§ EXERCISE PASSAGE

Start of Block

Powering wireless medical instrumentation requires the right approach

Technology News |
By Julien Happich



Medical products must operate properly and switch seamlessly between a variety of power sources such as an AC mains outlet, battery backup and even harvested ambient energy sources. Furthermore, great lengths must be taken to protect against and tolerate faults, maximize operating time when powered from batteries and ensure that normal system operation is reliable whenever a valid power source is present.

One of the current key trends fueling growth in the potable and wireless medical instrumentation is patient care. Specifically, this is the increased use of remote monitoring systems within the patient’s own home. The key reason for this is trend is purely one of economics and that is the continuous increasing costs of keeping a patient in a hospital are simply too prohibitive. As a result, many of these portable electronic monitoring systems must incorporate RF transmitters so that any data gathered from the patient can be sent directly back to a supervisory system within the hospital for both immediate or later review and analysis by the governing physician.

Given this typical scenario, it is reasonable to assume that the cost of supplying the appropriate medical instrumentation to the patient for in-home use is more than offset by the cost of keeping the patient at the hospital of observation purposes. Nevertheless, it is of paramount importance that the equipment used by the patient be reliable and fool-proof. As a result, the manufactures and designers of such products must ensure that they can run seamlessly from multiple power sources while also ensuring the high reliability of their wireless data transmissions back to the hospital. This requires that the system designer takes great care when designing the power management architecture. It must be robust, flexible, compact and efficient.

End of Block

§ ACTIVITY A
Reproduce, word for word, the stretch of the article on powering wireless medical instrumentation from "Medical products must" through "source is present.".
§ ACTIVITY B
In the article on powering wireless medical instrumentation, why must many portable electronic monitoring systems incorporate RF transmitters?

§ Items from a dataset

Start of Block

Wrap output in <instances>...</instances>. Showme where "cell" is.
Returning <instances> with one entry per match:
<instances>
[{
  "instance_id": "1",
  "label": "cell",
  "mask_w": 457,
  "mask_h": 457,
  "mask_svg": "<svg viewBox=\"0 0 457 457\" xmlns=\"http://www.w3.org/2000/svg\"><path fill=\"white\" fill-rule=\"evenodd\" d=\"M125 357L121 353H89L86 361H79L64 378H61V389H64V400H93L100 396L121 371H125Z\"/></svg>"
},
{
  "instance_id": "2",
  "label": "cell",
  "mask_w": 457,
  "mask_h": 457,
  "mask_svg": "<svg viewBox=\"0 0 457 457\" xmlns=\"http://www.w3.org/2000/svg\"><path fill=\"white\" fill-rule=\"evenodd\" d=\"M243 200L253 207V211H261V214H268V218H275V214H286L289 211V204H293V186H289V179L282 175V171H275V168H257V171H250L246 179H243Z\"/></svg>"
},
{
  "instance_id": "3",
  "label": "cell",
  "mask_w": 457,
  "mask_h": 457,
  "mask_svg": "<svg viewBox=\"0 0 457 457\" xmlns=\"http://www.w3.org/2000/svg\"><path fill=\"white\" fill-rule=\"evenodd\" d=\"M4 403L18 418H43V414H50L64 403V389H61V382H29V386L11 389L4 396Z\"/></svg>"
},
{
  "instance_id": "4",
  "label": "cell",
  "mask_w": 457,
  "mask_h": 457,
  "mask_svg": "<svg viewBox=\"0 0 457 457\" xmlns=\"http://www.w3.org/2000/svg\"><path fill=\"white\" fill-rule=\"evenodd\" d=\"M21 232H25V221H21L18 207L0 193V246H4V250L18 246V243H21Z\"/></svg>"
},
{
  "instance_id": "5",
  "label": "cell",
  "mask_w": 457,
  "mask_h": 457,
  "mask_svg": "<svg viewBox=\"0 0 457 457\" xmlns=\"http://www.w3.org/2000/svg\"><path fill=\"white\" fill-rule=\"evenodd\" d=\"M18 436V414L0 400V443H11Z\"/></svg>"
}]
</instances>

End of Block

§ ANSWER A
Medical products must operate properly and switch seamlessly between a variety of power sources such as an AC mains outlet, battery backup and even harvested ambient energy sources. Furthermore, great lengths must be taken to protect against and tolerate faults, maximize operating time when powered from batteries and ensure that normal system operation is reliable whenever a valid power source is present.

§ ANSWER B
They need RF transmitters so that data gathered from the patient can be sent directly back to a supervisory system within the hospital.